This condition is a progressive collapse of the tendons
and ligaments that hold up the foot?s arch.
This condition most commonly affects women. It typically occurs in only one foot, but in some cases, both feet are afflicted.
The most common cause of acquired adult flatfoot is posterior tibial tendon dysfunction. What causes adult acquired flat foot? Fracture or dislocation. Tendon laceration. Tarsal Coalition. Arthritis.
Neuroarthropathy. Neurological weakness.
Patients often experience pain and/or deformity at the ankle or hindfoot. When the posterior tibial tendon does not work properly, a number of changes can occur to the foot and ankle. In the earlier
stages, symptoms often include pain and tenderness along the posterior tibial tendon behind the inside of the ankle. As the tendon progressively fails, deformity of the foot and ankle may occur. This
deformity can include progressive flattening of the arch, shifting of the heel so that it no longer is aligned underneath the rest of the leg, rotation and deformity of the forefoot, tightening of
the heel cord, development of arthritis, and deformity of the ankle joint. At certain stages of this disorder, pain may shift from the inside to the outside aspect of the ankle as the heel shifts
outward and structures are pinched laterally.
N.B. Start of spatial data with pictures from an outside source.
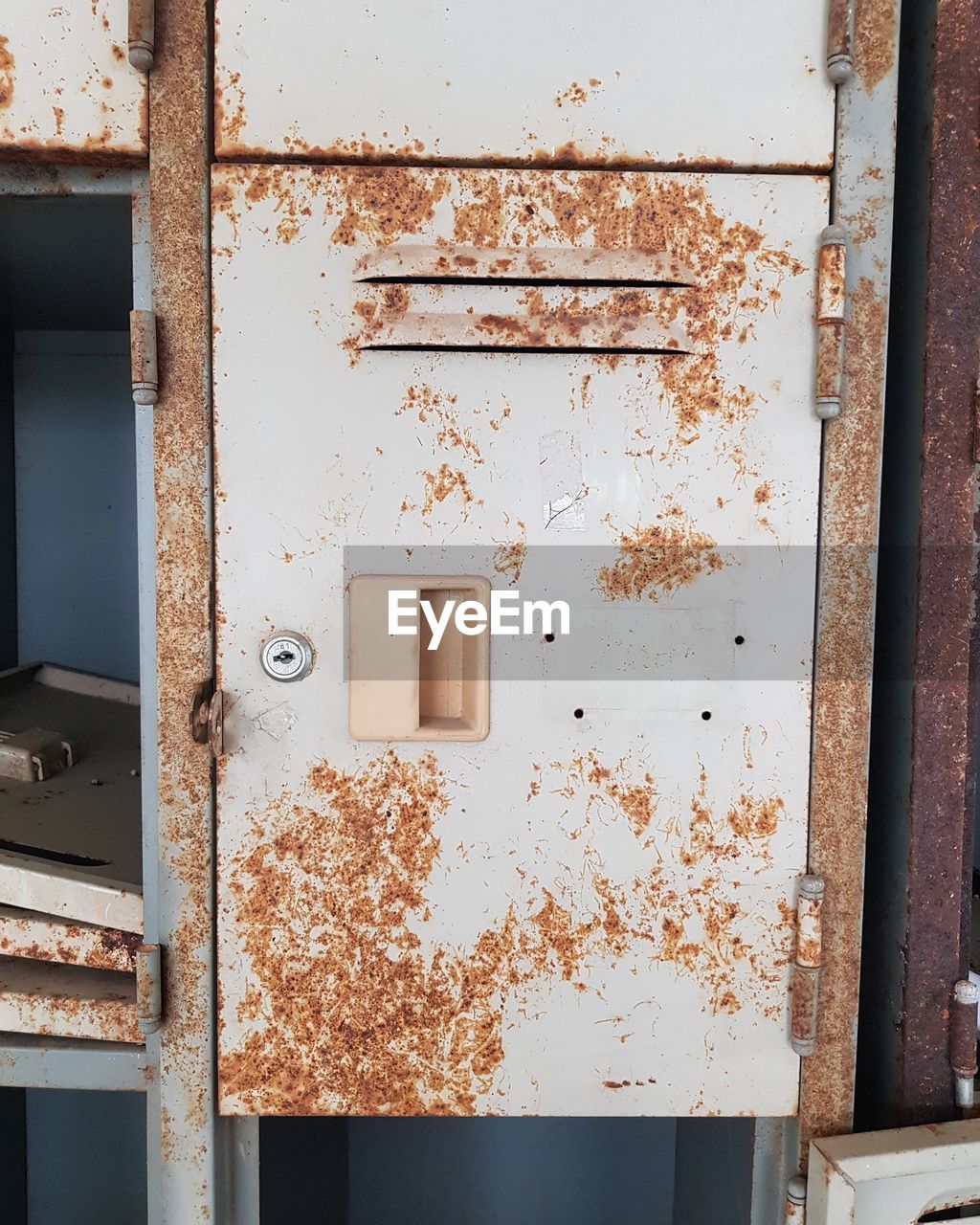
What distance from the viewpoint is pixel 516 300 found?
2.60 feet

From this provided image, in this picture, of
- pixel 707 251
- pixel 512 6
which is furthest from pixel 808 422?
pixel 512 6

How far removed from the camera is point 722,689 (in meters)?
0.83

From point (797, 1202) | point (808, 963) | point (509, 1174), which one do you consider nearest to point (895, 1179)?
point (797, 1202)

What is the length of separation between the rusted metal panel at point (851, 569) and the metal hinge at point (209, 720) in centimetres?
67

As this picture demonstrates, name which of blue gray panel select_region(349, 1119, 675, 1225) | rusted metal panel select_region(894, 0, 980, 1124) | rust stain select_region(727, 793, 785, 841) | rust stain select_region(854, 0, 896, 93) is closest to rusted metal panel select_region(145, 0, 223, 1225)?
rust stain select_region(727, 793, 785, 841)

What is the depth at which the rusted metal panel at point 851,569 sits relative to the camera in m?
0.80

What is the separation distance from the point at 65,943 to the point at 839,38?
1.33 meters

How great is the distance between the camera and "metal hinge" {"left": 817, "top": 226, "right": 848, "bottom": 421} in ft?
2.60

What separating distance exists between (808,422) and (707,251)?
0.72 ft

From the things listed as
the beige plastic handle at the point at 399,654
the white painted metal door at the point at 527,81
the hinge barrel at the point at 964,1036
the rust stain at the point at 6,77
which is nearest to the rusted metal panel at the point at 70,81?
the rust stain at the point at 6,77

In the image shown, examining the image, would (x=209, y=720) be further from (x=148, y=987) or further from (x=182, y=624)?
(x=148, y=987)

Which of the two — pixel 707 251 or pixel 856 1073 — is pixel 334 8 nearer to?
pixel 707 251

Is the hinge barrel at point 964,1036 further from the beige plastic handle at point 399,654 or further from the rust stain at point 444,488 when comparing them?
the rust stain at point 444,488

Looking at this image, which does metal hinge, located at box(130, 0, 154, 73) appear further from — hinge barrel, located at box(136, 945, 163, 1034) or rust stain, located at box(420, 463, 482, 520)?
hinge barrel, located at box(136, 945, 163, 1034)
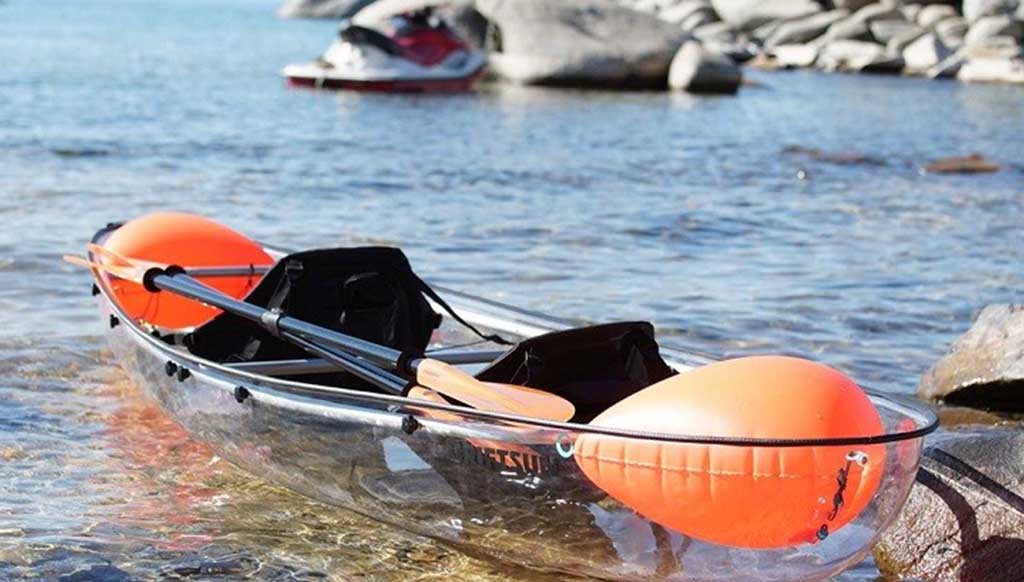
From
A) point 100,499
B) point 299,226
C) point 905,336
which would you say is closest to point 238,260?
point 100,499

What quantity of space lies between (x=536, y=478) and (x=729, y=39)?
4150 cm

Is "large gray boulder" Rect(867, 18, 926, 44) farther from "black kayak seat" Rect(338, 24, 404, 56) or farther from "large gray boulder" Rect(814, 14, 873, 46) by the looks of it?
"black kayak seat" Rect(338, 24, 404, 56)

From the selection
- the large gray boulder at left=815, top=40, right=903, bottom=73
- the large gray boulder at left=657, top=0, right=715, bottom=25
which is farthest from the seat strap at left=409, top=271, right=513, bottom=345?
the large gray boulder at left=657, top=0, right=715, bottom=25

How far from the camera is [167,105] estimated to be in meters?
22.6

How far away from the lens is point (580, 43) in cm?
3080

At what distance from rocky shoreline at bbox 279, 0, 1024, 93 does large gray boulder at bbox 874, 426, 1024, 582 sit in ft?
83.8

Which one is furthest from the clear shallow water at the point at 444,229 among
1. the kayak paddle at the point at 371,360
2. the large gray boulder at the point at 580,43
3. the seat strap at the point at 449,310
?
the large gray boulder at the point at 580,43

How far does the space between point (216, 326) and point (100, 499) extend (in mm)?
889

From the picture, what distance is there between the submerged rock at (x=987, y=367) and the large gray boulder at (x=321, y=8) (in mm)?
75340

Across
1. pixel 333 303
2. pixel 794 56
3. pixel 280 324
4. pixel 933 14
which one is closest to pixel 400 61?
pixel 794 56

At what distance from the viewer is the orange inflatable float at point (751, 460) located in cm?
400

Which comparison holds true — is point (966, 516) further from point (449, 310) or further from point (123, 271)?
point (123, 271)

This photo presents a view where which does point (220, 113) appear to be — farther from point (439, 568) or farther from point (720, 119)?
point (439, 568)

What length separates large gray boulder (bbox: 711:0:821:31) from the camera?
1763 inches
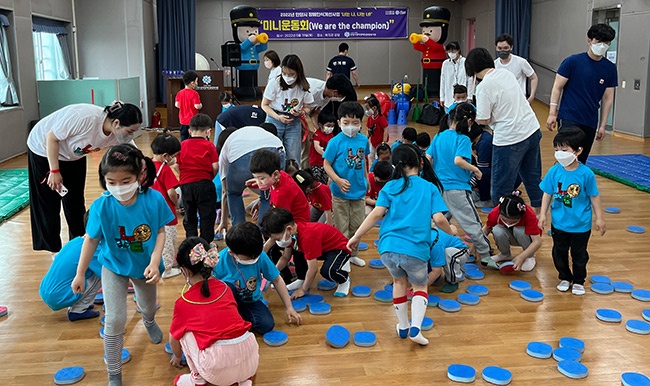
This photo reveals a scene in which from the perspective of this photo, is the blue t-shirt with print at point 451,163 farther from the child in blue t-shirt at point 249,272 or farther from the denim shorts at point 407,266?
the child in blue t-shirt at point 249,272

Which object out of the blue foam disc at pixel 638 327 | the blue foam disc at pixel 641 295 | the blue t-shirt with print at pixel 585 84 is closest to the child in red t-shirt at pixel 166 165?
the blue foam disc at pixel 638 327

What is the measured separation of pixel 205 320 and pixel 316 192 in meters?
1.80

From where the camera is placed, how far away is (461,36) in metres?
18.1

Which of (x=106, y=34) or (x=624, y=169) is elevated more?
(x=106, y=34)

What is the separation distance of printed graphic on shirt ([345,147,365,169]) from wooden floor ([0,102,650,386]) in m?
0.77

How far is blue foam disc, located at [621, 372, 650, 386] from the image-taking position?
107 inches

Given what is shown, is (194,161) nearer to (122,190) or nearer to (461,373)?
(122,190)

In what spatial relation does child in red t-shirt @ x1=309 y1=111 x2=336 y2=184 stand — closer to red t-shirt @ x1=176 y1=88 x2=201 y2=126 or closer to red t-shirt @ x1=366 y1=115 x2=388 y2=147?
red t-shirt @ x1=366 y1=115 x2=388 y2=147

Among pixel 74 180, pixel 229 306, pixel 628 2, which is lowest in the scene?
pixel 229 306

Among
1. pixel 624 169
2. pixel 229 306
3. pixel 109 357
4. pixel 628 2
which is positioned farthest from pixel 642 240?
pixel 628 2

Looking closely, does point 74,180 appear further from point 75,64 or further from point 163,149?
point 75,64

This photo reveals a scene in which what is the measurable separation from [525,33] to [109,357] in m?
13.9

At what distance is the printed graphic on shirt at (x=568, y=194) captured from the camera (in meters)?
3.75

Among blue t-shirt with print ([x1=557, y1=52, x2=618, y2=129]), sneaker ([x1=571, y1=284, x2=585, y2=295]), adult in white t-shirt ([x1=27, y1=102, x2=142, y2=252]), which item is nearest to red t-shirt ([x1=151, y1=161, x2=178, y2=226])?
adult in white t-shirt ([x1=27, y1=102, x2=142, y2=252])
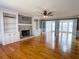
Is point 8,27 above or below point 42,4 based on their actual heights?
below

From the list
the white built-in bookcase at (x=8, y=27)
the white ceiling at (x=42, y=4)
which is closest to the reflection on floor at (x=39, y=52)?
the white built-in bookcase at (x=8, y=27)

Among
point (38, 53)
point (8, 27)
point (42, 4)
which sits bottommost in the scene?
point (38, 53)

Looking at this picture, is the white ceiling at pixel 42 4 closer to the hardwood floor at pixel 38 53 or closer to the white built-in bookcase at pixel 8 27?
the white built-in bookcase at pixel 8 27

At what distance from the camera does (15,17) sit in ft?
19.7

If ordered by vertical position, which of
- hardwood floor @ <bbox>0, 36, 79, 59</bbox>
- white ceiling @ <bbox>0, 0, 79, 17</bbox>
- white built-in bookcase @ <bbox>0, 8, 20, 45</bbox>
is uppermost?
white ceiling @ <bbox>0, 0, 79, 17</bbox>

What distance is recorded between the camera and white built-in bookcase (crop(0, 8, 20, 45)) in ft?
16.5

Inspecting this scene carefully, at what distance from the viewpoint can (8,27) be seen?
5578 mm

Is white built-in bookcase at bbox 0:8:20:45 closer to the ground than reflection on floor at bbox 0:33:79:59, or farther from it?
farther from it

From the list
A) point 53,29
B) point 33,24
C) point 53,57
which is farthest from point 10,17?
point 53,29

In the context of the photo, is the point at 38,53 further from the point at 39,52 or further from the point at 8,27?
the point at 8,27

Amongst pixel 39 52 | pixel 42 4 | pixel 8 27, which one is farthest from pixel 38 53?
pixel 8 27

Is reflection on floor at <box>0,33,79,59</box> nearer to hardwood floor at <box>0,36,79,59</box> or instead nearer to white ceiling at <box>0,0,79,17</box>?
hardwood floor at <box>0,36,79,59</box>

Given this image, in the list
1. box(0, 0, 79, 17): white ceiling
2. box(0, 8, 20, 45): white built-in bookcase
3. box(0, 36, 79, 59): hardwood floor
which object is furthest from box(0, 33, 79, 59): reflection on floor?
box(0, 0, 79, 17): white ceiling

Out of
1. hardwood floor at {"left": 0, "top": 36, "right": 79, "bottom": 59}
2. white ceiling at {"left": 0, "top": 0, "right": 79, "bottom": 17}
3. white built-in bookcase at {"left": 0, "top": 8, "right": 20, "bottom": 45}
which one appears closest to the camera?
hardwood floor at {"left": 0, "top": 36, "right": 79, "bottom": 59}
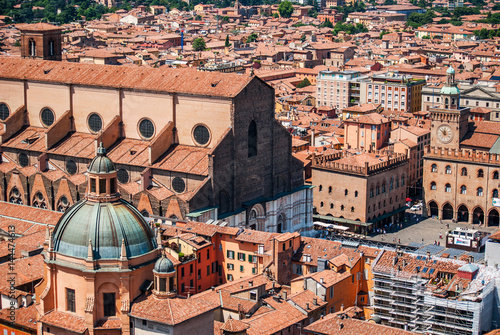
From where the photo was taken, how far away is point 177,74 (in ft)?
230

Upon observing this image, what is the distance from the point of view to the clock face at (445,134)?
87.8 metres

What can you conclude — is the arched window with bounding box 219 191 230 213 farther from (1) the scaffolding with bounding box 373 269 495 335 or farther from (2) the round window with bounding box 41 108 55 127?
(1) the scaffolding with bounding box 373 269 495 335

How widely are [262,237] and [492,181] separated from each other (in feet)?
96.9

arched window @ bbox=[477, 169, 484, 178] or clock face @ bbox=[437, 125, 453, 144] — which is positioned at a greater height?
clock face @ bbox=[437, 125, 453, 144]

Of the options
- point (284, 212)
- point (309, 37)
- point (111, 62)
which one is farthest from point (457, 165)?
point (309, 37)

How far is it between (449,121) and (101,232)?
49407 mm

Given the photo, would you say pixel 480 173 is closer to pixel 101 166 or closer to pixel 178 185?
pixel 178 185

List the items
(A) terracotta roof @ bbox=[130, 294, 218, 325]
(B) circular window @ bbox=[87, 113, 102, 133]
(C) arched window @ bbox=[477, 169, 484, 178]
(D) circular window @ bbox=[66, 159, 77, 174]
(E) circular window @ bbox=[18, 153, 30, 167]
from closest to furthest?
(A) terracotta roof @ bbox=[130, 294, 218, 325] → (D) circular window @ bbox=[66, 159, 77, 174] → (B) circular window @ bbox=[87, 113, 102, 133] → (E) circular window @ bbox=[18, 153, 30, 167] → (C) arched window @ bbox=[477, 169, 484, 178]

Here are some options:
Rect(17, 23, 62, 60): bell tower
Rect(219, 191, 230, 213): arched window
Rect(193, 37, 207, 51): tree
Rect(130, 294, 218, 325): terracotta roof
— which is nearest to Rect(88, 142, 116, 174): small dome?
Rect(130, 294, 218, 325): terracotta roof

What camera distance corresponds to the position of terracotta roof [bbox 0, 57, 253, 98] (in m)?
67.9

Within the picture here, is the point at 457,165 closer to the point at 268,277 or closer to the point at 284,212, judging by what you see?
the point at 284,212

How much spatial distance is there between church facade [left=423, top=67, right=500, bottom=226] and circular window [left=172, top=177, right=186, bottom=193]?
26081 millimetres

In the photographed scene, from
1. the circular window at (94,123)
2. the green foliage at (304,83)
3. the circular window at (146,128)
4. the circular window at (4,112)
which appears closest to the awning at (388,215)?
the circular window at (146,128)

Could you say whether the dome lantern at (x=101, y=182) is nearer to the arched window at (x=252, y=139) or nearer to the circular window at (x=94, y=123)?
the arched window at (x=252, y=139)
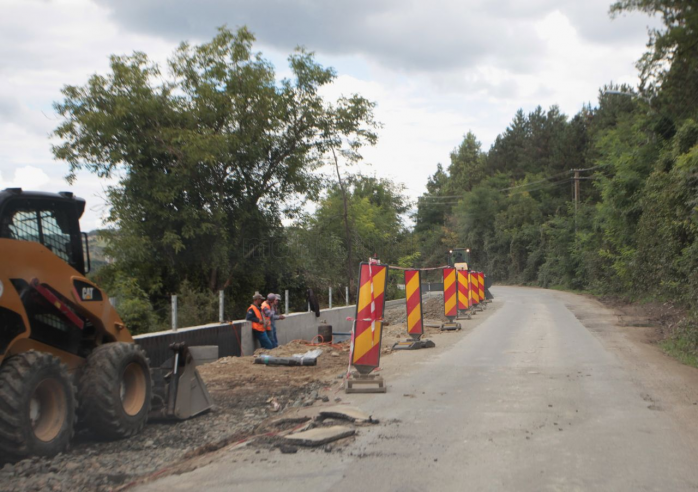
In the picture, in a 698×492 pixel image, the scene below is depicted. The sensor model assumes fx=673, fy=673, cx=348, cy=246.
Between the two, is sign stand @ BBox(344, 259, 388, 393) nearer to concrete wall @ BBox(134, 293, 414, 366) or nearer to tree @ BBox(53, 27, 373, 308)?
concrete wall @ BBox(134, 293, 414, 366)

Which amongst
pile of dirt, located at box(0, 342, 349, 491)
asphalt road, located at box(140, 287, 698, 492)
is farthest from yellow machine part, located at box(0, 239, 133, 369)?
asphalt road, located at box(140, 287, 698, 492)

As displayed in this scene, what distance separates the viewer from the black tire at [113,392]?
21.4 ft

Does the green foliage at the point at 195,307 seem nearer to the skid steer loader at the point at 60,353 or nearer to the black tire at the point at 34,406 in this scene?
the skid steer loader at the point at 60,353

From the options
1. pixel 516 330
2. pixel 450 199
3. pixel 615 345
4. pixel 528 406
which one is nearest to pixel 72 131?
pixel 516 330

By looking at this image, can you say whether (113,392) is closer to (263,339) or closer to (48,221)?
(48,221)

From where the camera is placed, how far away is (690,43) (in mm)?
11289

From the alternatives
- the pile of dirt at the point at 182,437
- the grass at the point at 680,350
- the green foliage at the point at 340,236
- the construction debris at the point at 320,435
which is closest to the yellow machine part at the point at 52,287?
the pile of dirt at the point at 182,437

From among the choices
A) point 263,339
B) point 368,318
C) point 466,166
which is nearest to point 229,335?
point 263,339

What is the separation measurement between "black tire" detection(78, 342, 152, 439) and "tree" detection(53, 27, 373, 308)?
57.1 feet

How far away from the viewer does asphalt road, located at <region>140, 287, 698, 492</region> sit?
206 inches

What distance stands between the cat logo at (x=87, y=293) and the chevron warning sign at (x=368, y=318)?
163 inches

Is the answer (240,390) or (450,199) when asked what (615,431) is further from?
(450,199)

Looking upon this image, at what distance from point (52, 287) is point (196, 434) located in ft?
6.94

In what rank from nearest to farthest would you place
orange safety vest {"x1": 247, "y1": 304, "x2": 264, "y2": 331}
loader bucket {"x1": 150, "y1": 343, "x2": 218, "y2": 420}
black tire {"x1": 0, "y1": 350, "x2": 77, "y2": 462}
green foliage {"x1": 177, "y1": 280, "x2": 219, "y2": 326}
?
black tire {"x1": 0, "y1": 350, "x2": 77, "y2": 462} < loader bucket {"x1": 150, "y1": 343, "x2": 218, "y2": 420} < orange safety vest {"x1": 247, "y1": 304, "x2": 264, "y2": 331} < green foliage {"x1": 177, "y1": 280, "x2": 219, "y2": 326}
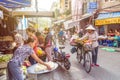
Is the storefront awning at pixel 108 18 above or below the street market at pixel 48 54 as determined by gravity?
above

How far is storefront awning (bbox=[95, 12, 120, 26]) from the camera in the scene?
2378 centimetres

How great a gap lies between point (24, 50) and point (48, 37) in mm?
5806

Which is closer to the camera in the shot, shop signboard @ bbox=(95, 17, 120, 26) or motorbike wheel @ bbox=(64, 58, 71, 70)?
motorbike wheel @ bbox=(64, 58, 71, 70)

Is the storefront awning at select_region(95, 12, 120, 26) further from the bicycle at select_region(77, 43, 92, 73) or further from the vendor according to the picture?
the vendor

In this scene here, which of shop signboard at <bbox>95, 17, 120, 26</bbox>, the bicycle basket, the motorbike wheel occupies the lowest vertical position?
the motorbike wheel

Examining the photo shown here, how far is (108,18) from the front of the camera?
2522cm

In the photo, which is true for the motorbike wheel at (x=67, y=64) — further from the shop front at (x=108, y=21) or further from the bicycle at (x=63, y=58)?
the shop front at (x=108, y=21)

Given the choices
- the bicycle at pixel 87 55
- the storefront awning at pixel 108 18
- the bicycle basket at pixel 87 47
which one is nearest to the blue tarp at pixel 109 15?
the storefront awning at pixel 108 18

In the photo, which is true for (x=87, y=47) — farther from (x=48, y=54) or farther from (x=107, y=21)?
(x=107, y=21)

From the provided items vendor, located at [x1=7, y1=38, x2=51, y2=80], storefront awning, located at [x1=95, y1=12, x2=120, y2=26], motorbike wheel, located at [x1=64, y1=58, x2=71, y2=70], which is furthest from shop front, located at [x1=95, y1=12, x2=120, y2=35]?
vendor, located at [x1=7, y1=38, x2=51, y2=80]

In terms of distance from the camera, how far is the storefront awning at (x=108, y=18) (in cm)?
2378

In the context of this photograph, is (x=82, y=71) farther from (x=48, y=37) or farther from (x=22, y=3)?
(x=22, y=3)

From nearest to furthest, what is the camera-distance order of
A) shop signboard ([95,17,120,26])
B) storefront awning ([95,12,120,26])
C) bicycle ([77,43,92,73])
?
bicycle ([77,43,92,73]) < shop signboard ([95,17,120,26]) < storefront awning ([95,12,120,26])

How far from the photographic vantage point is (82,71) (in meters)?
10.7
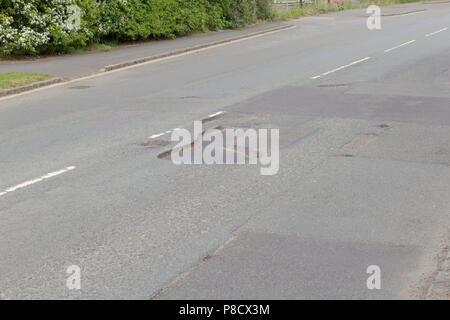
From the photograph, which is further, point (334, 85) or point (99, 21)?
point (99, 21)

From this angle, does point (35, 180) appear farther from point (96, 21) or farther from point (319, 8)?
point (319, 8)

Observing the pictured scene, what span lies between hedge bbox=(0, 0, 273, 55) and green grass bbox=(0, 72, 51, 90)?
2.87 metres

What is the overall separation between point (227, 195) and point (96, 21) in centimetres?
1707

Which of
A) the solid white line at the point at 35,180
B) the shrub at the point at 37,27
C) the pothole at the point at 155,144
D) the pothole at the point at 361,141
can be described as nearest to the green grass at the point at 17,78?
the shrub at the point at 37,27

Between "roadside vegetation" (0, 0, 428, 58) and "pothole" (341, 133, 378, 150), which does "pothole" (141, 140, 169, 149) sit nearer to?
"pothole" (341, 133, 378, 150)

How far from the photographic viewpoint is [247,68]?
1956 cm

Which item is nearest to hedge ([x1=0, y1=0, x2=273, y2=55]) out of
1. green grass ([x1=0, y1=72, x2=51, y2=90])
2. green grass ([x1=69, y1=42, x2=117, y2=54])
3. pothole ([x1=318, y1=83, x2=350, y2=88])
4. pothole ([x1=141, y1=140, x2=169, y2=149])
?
green grass ([x1=69, y1=42, x2=117, y2=54])

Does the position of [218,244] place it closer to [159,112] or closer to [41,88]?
[159,112]

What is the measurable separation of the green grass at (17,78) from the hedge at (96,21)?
113 inches

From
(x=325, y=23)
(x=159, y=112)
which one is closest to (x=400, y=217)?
(x=159, y=112)

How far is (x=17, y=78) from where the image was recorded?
55.8 ft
First, both feet should be examined with the patient standing and the entire lower extremity visible. The foot should be inspected from above as well as from behind the patient, as valgus angulation
of the hindfoot is best appreciated when the foot is viewed from behind. Johnson described the so-called more-toes sign: with more advanced deformity and abduction of the forefoot, more of the
lateral toes become visible when the foot is viewed from behind. The single-limb heel-rise test is an excellent determinant of the function of the posterior tibial tendon. The patient is asked to
attempt to rise onto the ball of one foot while the other foot is suspended off the floor. Under normal circumstances, the posterior tibial muscle, which inverts and stabilizes the hindfoot, is
activated as the patient begins to rise onto the forefoot. The gastrocnemius-soleus muscle group then elevates the calcaneus, and the heel-rise is accomplished. With dysfunction of the posterior
tibial tendon, however, inversion of the heel is weak, and either the heel remains in valgus or the patient is unable to rise onto the forefoot. If the patient can do a single-limb heel-rise, the
limb may be stressed further by asking the patient to perform this maneuver repetitively.
Non surgical Treatment
Options range from shoe inserts, orthotics, bracing and physical therapy for elderly and/or inactive patients to reconstructive surgical procedures in those wishing to remain more active. These
treatments restore proper function and alignment of the foot by replacing the damaged muscle tendon unit with an undamaged, available and expendable one, lengthening the contracted Achilles tendon
and realigning the Os Calcis, or heel bone, while preserving the joints of the hindfoot. If this condition is not recognized before it reaches advanced stages, a fusion of the hindfoot or even the
ankle is necessary. Typically this is necessary in elderly individuals with advanced cases that cannot be improved with bracing.
If initial conservative therapy of posterior tibial tendon insufficiency fails, surgical treatment is considered. Operative treatment of stage 1 disease involves release of the tendon sheath,
tenosynovectomy, debridement of the tendon with excision of flap tears, and repair of longitudinal tears. A short-leg walking cast is worn for 3 weeks postoperatively. Teasdall and Johnson reported
complete relief of pain in 74% of 14 patients undergoing this treatment regimen for stage 1 disease. Surgical debridement of tenosynovitis in early stages is believed to possibly prevent progression
of disease to later stages of dysfunction.